For ****’s sake, is it \omega(X_H,\cdot) = dH or \omega(X_H,\cdot) = -dH?

My original motivation to write this post was actually a slightly different sign question, which I hadn’t realized until recently is quite closely related to this one. If you’ve seen me at any conferences recently, you may already be able to guess what I’m referring to, because I’ve developed a habit of interrupting other people’s talks to make the following seemingly frivolous observation:

The symplectization of M is {\mathbb R} \times M, not M \times {\mathbb R}.

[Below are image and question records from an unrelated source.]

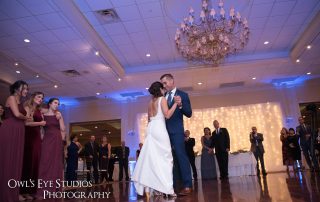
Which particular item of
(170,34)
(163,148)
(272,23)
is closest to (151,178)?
(163,148)

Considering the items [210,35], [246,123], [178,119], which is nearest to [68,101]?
[246,123]

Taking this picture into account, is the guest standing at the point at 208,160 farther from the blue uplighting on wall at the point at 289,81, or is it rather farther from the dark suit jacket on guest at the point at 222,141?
the blue uplighting on wall at the point at 289,81

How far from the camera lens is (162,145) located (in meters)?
3.01

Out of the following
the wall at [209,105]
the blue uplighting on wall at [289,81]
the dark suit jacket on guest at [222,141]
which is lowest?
the dark suit jacket on guest at [222,141]

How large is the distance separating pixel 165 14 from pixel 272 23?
305 centimetres

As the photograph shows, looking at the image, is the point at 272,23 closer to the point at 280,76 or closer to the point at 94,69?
the point at 280,76

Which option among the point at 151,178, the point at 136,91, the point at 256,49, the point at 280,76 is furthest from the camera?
the point at 136,91

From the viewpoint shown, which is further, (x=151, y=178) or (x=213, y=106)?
(x=213, y=106)

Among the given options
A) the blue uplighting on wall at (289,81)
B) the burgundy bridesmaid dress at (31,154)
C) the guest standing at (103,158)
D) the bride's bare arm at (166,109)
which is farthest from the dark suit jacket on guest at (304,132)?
the burgundy bridesmaid dress at (31,154)

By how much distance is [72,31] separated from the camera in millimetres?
6438

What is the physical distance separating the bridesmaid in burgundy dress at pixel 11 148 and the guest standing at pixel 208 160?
5657 mm

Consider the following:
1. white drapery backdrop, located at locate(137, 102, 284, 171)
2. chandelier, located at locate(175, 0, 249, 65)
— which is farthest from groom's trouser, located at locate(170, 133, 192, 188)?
white drapery backdrop, located at locate(137, 102, 284, 171)

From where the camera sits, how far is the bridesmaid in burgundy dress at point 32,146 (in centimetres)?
387

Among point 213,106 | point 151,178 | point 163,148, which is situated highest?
point 213,106
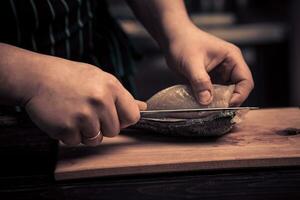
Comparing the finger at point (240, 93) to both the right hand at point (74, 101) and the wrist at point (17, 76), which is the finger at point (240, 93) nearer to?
the right hand at point (74, 101)

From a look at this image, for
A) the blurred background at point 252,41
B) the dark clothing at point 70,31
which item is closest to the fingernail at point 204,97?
the dark clothing at point 70,31

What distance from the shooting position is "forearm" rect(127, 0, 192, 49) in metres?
1.08

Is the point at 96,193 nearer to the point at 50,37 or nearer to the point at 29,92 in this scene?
the point at 29,92

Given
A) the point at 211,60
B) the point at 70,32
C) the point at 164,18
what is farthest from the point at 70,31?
the point at 211,60

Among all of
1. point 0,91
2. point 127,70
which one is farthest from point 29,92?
point 127,70

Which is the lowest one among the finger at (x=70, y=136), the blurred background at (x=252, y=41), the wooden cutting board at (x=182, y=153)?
the blurred background at (x=252, y=41)

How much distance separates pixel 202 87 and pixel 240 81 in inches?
6.3

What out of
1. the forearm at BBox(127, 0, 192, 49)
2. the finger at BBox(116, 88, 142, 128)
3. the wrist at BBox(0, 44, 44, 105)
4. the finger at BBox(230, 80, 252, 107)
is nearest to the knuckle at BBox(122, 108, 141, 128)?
the finger at BBox(116, 88, 142, 128)

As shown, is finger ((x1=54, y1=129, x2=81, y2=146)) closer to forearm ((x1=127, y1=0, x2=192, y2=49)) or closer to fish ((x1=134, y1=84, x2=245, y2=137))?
fish ((x1=134, y1=84, x2=245, y2=137))

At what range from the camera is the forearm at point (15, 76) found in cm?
71

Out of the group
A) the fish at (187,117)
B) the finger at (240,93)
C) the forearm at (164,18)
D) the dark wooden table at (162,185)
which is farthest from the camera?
the forearm at (164,18)

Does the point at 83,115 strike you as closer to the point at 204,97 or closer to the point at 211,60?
the point at 204,97

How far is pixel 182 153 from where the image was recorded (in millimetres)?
751

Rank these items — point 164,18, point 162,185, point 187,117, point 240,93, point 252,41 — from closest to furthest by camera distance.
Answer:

I don’t mean to sound dogmatic, and I don’t bring up this point just to annoy people — I bring it up because most people don’t realize there is an issue here that goes beyond a matter of arbitrary convention, and as anyone who’s ever tried to understand Floer-type theories with something other than {\mathbb Z}_2-coefficients will tell you, being careless with orientations can easily lead to trouble. This kind of trouble:

cartoon about sign errors

© Bob Krohmer ,

Still with me? Good.

So is it R times M or M times R?

The issue with the symplectization of a contact manifold is very simple. In the literature it appears most often in the following form: assume (M,\xi) is a contact manifold with contact form \alpha. The symplectization of (M,\xi) can then be described as a manifold diffeomorphic to {\mathbb R} \times M with an exact symplectic form \omega = d(e^t\alpha); or sometimes one presents the symplectization instead as (0,\infty) \times M with \omega = d(t\alpha), which is fine since these two constructions are obviously symplectomorphic. What is not fine, but is nonetheless often done in papers by quite prominent authors (including the paper that gave this blog its name), is to write \omega in one of the above forms but write the manifold itself as M \times {\mathbb R} or M \times (0,\infty). Why isn’t this fine? Well, I assume we can all agree on the following:

  1. If X and Y are two oriented manifolds, then X \times Y inherits a canonical orientation, with a positively oriented local coordinate system given by (x_1,\ldots,x_m,y_1,\ldots,y_n) for any choice of positively oriented local coordinates (x_1,\ldots,x_m) on X and (y_1,\ldots,y_n) on Y.
  2. Any symplectic manifold (W,\omega) carries a canonical orientation, namely the one defined by the volume form \omega \wedge \ldots \wedge \omega.
  3. Any contact manifold (M,\xi) with a co-oriented contact structure also carries a canonical orientation, namely the one defined by \alpha \wedge d\alpha \wedge \ldots \wedge d\alpha for any choice of contact form \alpha compatible with the co-orientation of \xi.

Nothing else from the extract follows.